Zo zijn we samen één lichaam in Christus en zijn we, ieder apart, elkaars lichaamsdelen.
Romeinen 12:5

Wat gebeurt er met je als je anderen toelaat in je leven?
We hadden met de klas een werkweek op het platteland. Ik bleef een nacht op om alleen te zijn. Wat genoot ik van de eenzaamheid in die stille wereld van grijze en zwarte vlakken. Bijna als vanzelf kwamen er gedachten in me op hoe bijzonder het is om op deze aarde te zijn, hier met mezelf. Ik keek de lucht in die nog verder leek te wijken dan overdag en ervaarde mijn eigen kwetsbaarheid in het heelal. Een diep geluk vervulde me dat Jezus mij door dit universum leidde. Ik had aan Hem genoeg – dacht ik.
Toen kwam er stilletjes een klasgenootje bij me zitten. Zonder omhaal vertelde ze me dat ze door haar broer misbruikt was. Ik heb daar in het donker naar haar geluisterd, maar wist niet wat ik zeggen moest. Wat zegt een tiener tegen een andere tiener die zo afschuwelijk onteerd is? Ik heb haar die nacht mijn oor gegeven, maar werd ze ook getroost?

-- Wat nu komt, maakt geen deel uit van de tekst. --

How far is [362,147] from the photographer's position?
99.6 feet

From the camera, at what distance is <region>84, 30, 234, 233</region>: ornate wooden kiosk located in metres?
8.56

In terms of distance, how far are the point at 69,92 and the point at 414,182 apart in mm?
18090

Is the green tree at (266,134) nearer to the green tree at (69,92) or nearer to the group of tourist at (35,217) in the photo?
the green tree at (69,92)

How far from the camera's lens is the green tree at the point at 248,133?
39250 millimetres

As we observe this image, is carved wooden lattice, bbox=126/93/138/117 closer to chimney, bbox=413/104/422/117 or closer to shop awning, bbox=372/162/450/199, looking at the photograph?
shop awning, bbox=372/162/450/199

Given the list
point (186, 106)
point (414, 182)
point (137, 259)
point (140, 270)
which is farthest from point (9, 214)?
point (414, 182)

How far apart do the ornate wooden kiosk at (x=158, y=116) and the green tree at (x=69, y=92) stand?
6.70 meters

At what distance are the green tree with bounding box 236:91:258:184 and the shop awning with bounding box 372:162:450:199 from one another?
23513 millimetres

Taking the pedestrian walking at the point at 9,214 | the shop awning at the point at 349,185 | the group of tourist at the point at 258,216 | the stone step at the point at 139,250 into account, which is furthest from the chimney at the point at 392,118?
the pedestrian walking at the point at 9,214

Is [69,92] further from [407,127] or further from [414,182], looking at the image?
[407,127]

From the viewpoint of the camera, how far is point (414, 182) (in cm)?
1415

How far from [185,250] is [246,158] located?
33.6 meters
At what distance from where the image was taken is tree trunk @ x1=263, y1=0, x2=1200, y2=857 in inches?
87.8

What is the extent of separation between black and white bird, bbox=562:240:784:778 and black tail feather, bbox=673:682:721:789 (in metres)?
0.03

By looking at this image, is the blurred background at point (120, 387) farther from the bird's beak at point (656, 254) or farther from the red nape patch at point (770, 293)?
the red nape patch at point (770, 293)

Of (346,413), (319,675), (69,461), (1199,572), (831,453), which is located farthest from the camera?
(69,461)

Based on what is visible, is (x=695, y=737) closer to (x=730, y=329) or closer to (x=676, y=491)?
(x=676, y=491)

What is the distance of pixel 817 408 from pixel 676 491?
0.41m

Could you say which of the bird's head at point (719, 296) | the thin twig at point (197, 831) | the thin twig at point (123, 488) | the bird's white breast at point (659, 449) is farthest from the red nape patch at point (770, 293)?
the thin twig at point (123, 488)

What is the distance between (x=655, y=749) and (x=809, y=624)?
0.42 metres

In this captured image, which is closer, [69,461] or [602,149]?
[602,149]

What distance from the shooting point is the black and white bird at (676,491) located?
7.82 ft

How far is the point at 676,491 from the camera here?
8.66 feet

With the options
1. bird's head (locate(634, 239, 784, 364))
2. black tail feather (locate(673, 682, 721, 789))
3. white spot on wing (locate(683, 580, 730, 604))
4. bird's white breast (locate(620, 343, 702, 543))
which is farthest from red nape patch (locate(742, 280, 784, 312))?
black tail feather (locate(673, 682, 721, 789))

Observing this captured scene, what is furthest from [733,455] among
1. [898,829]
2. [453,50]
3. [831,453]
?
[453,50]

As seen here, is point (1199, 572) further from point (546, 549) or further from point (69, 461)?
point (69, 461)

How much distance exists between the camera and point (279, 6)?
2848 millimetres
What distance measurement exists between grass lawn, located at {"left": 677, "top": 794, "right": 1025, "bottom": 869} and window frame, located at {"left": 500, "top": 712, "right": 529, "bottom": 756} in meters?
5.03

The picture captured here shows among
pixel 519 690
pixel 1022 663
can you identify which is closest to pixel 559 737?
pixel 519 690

Ik blijf nog wel vaker ‘s nachts op. Toch is er in die beleving iets veranderd. Op zo’n moment ben ik nooit meer helemaal alleen, zelfs niet alleen met Jezus, maar altijd samen met anderen, zelfs als er niemand fysiek aanwezig is. Mensen hebben hun leven met me gedeeld. Ik besta te midden van anderen, we horen bij elkaar, of de nacht nu helder is of pikzwart.

Wink – Liefde is vrij van zichzelf om te leven voor de ander.